A landmark study of income inequality found regression toward the mean in IQ scores (which average 100):

4 year olds with IQs of 120 typically have adult scores around 110. Similarly, 4 year olds with scores of 70 have an average adult score of 85....This does not mean that there will be fewer adults than children with very high or very low IQs. While those who start out high or low will usually regress towards the mean, their places will be taken by others who started closer to the mean.[7]

What about test scores in, say, statistics classes? I’ve often noticed that those students who score highest on the midterm examination in my classes usually do not do quite as well on the final examination, while those who receive the lowest scores improve somewhat. Are my students converging to a depressing mediocrity, with the weak students learning and the strong ones forgetting? Or, turning the argument on its head, does the fact that the highest scorers on the final examination did not get the highest scores on the midterm show that scores are diverging from the mean? Two nos! Those students with the highest scores on any particular test are mostly above-average students who did unusually well because the questions asked happened to be ones that they were well prepared to answer. Most are good students who did unusually well rather than great students who had an off day. Most of the highest scorers on any given test did not do as well on their last test and will not do as well on their next test.

For a statistical analysis, I looked at the test scores in an introductory statistics class that I’ve taught 12 times during the past 10 years. Figure 3 shows the midterm and final examination scores for all 346 students who took this class. As predicted by regression toward the mean, the slope is less than 1. Students who scored 10 points above (or below) the mean on the midterm tended to score only about 4 points above (or below) the mean on the final examination. Final exam scores are not predicted perfectly by midterm scores (the correlation coefficient is .48), but these data overwhelmingly reject the null hypothesis that there is no relationship. The standard error for the slope estimate is .040, giving a t value of 10.2 and a P value of 8.1 x 10-22 for a test of the null hypothesis that the slope is 0. For a test of the null hypothesis that the slope is equal to 1, which would deny regression toward the mean, the t value is 14.8 and the P value is again minuscule.

The observed improvement in the scores of those who did worst on the midterm and the decline in the scores of those who did best may not be merely statistical. The low scorers may have been energized by a fear of failing the course and the high scorers may have become complacent. One way to test whether these data mainly reflect the inevitable statistical consequence of scores that vary from test to test is to run time backwards and see how well those who scored highest and lowest on the final examination did on the midterm. Since the final examination occurs after the midterm, it is hard to see how a stellar or dismal performance on the final could have affected student preparation for the midterm. However, the purely statistical theory of regression toward the mean works in either direction, since those who obtained the highest (or lowest) scores on a test are predicted to be more nearly average on another test, regardless of whether it precedes or follows the current test.

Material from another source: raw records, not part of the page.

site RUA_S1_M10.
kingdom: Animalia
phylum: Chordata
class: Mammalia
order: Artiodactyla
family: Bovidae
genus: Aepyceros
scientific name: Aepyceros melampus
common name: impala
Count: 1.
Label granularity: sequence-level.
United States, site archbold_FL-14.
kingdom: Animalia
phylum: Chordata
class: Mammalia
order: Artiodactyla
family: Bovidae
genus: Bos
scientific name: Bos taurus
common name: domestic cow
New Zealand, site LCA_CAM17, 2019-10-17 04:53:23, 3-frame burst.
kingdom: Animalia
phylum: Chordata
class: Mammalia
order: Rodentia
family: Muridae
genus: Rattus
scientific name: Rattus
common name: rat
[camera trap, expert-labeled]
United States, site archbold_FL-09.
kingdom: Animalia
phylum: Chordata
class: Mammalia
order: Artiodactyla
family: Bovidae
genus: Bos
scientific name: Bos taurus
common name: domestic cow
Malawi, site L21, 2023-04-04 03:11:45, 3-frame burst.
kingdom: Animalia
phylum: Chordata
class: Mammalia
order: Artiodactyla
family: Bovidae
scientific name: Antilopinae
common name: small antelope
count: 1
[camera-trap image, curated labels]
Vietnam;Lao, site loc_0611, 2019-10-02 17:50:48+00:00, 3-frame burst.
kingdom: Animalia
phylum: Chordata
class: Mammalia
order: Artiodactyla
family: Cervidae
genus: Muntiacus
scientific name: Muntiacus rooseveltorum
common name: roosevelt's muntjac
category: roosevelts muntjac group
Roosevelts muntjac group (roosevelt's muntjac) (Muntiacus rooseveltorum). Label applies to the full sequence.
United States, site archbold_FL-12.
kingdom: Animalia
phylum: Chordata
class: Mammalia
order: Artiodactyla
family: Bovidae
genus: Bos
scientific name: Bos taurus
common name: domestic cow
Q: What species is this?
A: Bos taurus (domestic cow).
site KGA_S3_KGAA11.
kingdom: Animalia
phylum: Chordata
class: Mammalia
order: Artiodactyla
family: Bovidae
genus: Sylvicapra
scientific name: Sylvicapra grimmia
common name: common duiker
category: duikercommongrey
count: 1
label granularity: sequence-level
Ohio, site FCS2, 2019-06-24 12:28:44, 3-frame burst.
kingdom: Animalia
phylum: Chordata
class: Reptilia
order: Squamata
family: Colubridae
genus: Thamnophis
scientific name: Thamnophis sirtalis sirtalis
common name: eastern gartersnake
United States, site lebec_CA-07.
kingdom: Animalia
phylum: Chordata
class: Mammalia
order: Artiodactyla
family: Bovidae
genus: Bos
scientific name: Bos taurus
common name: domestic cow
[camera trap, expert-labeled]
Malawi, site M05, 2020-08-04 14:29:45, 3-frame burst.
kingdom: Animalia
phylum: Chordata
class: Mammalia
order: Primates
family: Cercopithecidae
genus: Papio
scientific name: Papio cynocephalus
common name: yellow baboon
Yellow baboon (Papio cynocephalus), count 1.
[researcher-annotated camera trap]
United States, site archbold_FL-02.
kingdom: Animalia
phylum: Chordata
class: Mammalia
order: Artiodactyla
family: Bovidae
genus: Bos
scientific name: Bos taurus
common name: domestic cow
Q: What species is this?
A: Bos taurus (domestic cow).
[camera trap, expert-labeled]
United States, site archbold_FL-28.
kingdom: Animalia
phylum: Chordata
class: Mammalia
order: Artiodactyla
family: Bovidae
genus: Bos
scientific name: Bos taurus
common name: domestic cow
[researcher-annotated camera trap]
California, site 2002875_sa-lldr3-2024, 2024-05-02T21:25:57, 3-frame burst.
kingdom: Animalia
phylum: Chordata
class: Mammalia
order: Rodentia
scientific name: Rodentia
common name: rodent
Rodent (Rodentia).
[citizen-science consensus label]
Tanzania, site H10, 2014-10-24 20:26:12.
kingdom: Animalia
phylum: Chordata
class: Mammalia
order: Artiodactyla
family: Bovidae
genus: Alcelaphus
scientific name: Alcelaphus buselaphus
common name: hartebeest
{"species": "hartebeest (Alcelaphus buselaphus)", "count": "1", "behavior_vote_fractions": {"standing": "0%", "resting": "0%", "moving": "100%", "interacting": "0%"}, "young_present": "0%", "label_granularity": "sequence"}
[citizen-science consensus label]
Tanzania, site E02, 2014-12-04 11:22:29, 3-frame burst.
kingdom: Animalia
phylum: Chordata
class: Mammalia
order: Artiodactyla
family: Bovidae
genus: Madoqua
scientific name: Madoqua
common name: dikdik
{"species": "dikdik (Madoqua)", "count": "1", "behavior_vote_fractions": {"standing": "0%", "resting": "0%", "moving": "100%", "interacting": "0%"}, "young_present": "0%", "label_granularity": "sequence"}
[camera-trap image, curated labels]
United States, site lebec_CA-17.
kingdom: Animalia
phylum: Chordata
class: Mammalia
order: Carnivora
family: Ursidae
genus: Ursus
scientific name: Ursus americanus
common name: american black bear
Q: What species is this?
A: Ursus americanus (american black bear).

The line fit to the data in Figure 3, y = 46.6 + .408x, seems to imply that if the final exam score (y) increases by 1, the midterm score (x) will increase by 1/.408 = 2.45 which is larger than 1 and therefore contradicts regression toward the mean. However, unless there is a perfect relationship between x and y (and regression toward the mean assumes there isn’t), the least-squares line for predicting x from y does not coincide with the line for predicting y from x. The former minimizes the sum of squared deviations of the data from the line looking horizontally, the latter minimizes the sum of squared deviations looking vertically. (Although the position of the line depends on whether we look vertically or horizontally, the correlation coefficient and the t value for testing the null hypothesis that the slope is 0 do not.)

As it turns out, a least squares regression of midterm scores (x) on final examination scores (y) gives this line: x = 37.0 + .571y, with a .056 standard error for the slope. Regression toward the mean is confirmed: students who scored 10 points above (or below) the mean on the final examination tended to score 5.7 points above (or below) the mean on the midterm.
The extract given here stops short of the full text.